* Begin Reading passage *

# Tunitas!



## Francis Cebedo (Aug 1, 2001)

What a ride. I've been on it two weekends in a row now. I'm completely unprepared for it so I get the full wallop of this ride. I mean, what a great ride with epic climbs, stunning views and thrilling descents.

route: http://maps.google.com/maps?f=d&sou...361971,-122.228394&spn=0.235221,0.441513&z=11

Have you been on it? What was your route and what do you like about it.

Both times, I started at Palo Alto. Up OLH, to the ocean, up Tunitas and down Kings. We did Pescadero/Stage last weekend and that is a treat.

fc


----------



## SystemShock (Jun 14, 2008)

I like Tunitas too, but it's narrow, and some of the blind hairpins worry me. 

I know you only see like 5 cars the entire way, but I visualize a car coming around a blind turn at the same time I do, going the other way and too fast, of course.

Someone say something to put my mind at ease. 
.


----------



## Undecided (Apr 2, 2007)

That's a classic route, to be sure. You can add some climbing with Lobitos Creek/Verde/Lobitos Cutoff back to Tunitas, or Lobitos Creek to Verde, north to Purisima Creek and then ride the trail through the Purisima park (it's doable on a road bike) up to Skyline (you come out not far from Kings, but toward 92). Or rather than heading straight to the ocean on 84, go left on Pescadero Rd (past Apple Jack's) and follow it to the right (rather than going straight to West Alpine) up Haskin's Grade and take the descent and rollers to Pescadero, then ride through town and take the southern part of Stage Rd back to 84.

* End Reading passage *

* _Parts of the exercise_
1: Translate this sentence from the forum thread about Tunitas into Spanish: "I like Tunitas too, but it's narrow, and some of the blind hairpins worry me."
2: In the forum thread about Tunitas, where did Francis Cebedo start both rides?
3: Reproduce the passage of the forum thread about Tunitas starting at "## Undecided (Apr" and ending at "back to 84.".

* Begin Records provided *

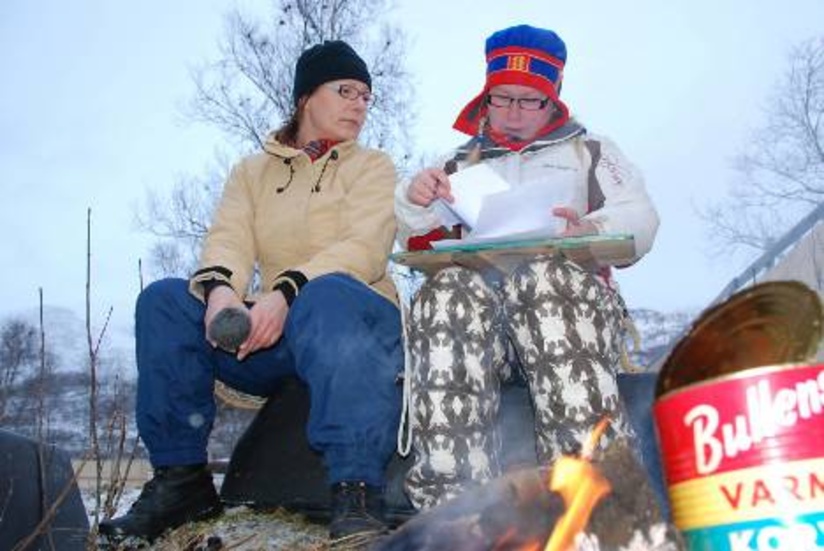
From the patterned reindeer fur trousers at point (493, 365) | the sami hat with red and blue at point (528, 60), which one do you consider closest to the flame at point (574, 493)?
the patterned reindeer fur trousers at point (493, 365)

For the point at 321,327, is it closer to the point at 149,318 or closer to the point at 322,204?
the point at 149,318

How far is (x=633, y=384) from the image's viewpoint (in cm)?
291

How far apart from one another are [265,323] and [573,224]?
1.05m

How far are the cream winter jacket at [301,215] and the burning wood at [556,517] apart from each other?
160 centimetres

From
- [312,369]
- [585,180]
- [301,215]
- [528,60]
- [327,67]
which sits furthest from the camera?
[327,67]

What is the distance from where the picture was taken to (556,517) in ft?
4.83

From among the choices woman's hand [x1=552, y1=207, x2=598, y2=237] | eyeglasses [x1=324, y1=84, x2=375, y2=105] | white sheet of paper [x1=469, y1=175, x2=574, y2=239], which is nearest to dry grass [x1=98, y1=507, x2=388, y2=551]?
white sheet of paper [x1=469, y1=175, x2=574, y2=239]

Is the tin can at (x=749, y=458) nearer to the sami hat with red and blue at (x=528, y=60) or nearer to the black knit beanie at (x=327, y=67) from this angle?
the sami hat with red and blue at (x=528, y=60)

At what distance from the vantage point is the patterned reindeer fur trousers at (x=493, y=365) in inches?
91.3

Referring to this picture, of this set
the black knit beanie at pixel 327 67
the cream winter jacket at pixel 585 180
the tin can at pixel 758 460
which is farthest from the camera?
the black knit beanie at pixel 327 67

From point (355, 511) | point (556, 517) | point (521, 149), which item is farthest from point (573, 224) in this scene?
point (556, 517)

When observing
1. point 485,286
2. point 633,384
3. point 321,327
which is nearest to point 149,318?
point 321,327

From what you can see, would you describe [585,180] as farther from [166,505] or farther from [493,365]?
[166,505]

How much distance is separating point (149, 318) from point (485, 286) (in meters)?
1.16
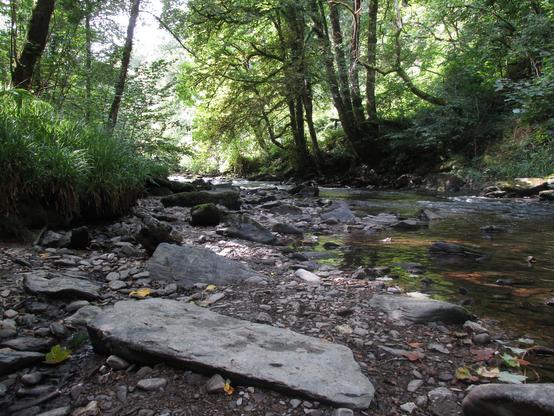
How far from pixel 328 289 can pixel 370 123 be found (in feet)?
49.5

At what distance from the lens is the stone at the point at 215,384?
1.90 m

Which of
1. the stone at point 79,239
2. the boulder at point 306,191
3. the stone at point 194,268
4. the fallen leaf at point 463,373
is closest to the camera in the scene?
the fallen leaf at point 463,373

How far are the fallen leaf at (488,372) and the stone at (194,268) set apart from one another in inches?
74.7

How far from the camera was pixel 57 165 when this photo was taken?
4.49 m

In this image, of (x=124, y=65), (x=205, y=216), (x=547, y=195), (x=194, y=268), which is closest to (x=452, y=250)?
(x=194, y=268)

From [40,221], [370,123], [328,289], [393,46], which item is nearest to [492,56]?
[393,46]

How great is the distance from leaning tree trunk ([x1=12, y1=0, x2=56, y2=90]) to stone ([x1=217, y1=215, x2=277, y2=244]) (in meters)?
4.39

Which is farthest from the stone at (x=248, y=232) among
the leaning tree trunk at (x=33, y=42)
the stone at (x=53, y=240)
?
the leaning tree trunk at (x=33, y=42)

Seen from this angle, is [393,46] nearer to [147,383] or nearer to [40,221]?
[40,221]

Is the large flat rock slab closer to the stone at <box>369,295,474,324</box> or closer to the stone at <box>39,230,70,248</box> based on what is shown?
the stone at <box>369,295,474,324</box>

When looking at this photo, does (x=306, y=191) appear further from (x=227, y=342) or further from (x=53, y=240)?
(x=227, y=342)

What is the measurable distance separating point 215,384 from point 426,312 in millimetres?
1717

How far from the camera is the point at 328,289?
3500mm

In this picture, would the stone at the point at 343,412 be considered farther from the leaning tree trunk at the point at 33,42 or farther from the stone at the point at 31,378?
the leaning tree trunk at the point at 33,42
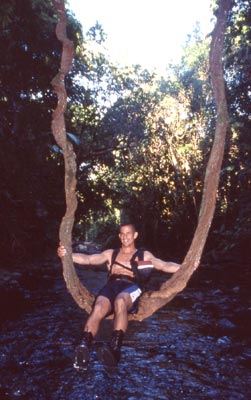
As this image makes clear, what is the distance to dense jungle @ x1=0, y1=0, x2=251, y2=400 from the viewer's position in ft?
28.2

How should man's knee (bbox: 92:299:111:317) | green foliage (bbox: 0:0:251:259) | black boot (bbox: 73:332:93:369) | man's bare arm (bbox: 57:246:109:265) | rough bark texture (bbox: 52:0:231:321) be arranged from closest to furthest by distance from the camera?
black boot (bbox: 73:332:93:369) → rough bark texture (bbox: 52:0:231:321) → man's knee (bbox: 92:299:111:317) → man's bare arm (bbox: 57:246:109:265) → green foliage (bbox: 0:0:251:259)

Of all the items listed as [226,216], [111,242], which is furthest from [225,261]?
[111,242]

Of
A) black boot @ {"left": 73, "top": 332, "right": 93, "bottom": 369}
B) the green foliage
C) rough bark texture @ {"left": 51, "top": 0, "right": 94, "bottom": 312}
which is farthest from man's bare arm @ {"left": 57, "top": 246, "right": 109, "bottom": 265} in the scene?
the green foliage

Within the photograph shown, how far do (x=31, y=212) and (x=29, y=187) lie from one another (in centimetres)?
146

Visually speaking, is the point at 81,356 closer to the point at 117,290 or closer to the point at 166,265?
the point at 117,290

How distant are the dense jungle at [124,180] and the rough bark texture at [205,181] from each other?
0.91 metres

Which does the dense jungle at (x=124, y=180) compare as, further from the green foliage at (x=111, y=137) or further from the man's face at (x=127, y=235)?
the man's face at (x=127, y=235)

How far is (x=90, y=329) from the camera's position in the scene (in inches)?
194

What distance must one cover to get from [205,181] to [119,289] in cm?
203

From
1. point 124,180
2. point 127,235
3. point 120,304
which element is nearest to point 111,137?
point 124,180

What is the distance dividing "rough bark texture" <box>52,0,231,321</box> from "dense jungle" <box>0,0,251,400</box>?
906 mm

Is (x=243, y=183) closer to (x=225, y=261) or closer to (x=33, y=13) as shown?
A: (x=225, y=261)

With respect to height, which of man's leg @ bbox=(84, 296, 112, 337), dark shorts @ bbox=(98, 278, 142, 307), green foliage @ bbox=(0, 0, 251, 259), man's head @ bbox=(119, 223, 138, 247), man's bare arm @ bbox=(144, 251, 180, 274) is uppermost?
green foliage @ bbox=(0, 0, 251, 259)

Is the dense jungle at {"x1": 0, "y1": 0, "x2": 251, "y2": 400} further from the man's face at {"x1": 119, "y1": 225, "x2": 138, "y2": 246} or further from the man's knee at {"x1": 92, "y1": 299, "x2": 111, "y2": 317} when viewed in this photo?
the man's face at {"x1": 119, "y1": 225, "x2": 138, "y2": 246}
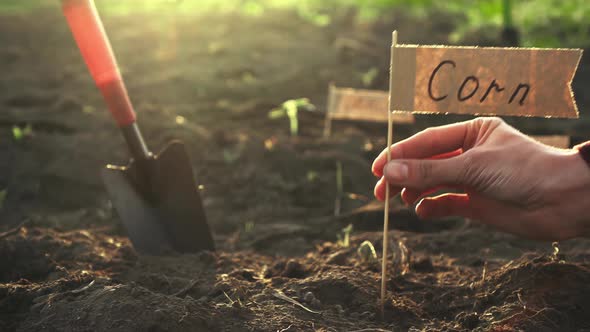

* End Records provided *

* _Answers to the problems_
1: A mí también me gusta Tunitas, pero es estrecha, y algunas de las curvas cerradas sin visibilidad me preocupan.

2: Palo Alto.

3:
## Undecided (Apr 2, 2007)

That's a classic route, to be sure. You can add some climbing with Lobitos Creek/Verde/Lobitos Cutoff back to Tunitas, or Lobitos Creek to Verde, north to Purisima Creek and then ride the trail through the Purisima park (it's doable on a road bike) up to Skyline (you come out not far from Kings, but toward 92). Or rather than heading straight to the ocean on 84, go left on Pescadero Rd (past Apple Jack's) and follow it to the right (rather than going straight to West Alpine) up Haskin's Grade and take the descent and rollers to Pescadero, then ride through town and take the southern part of Stage Rd back to 84.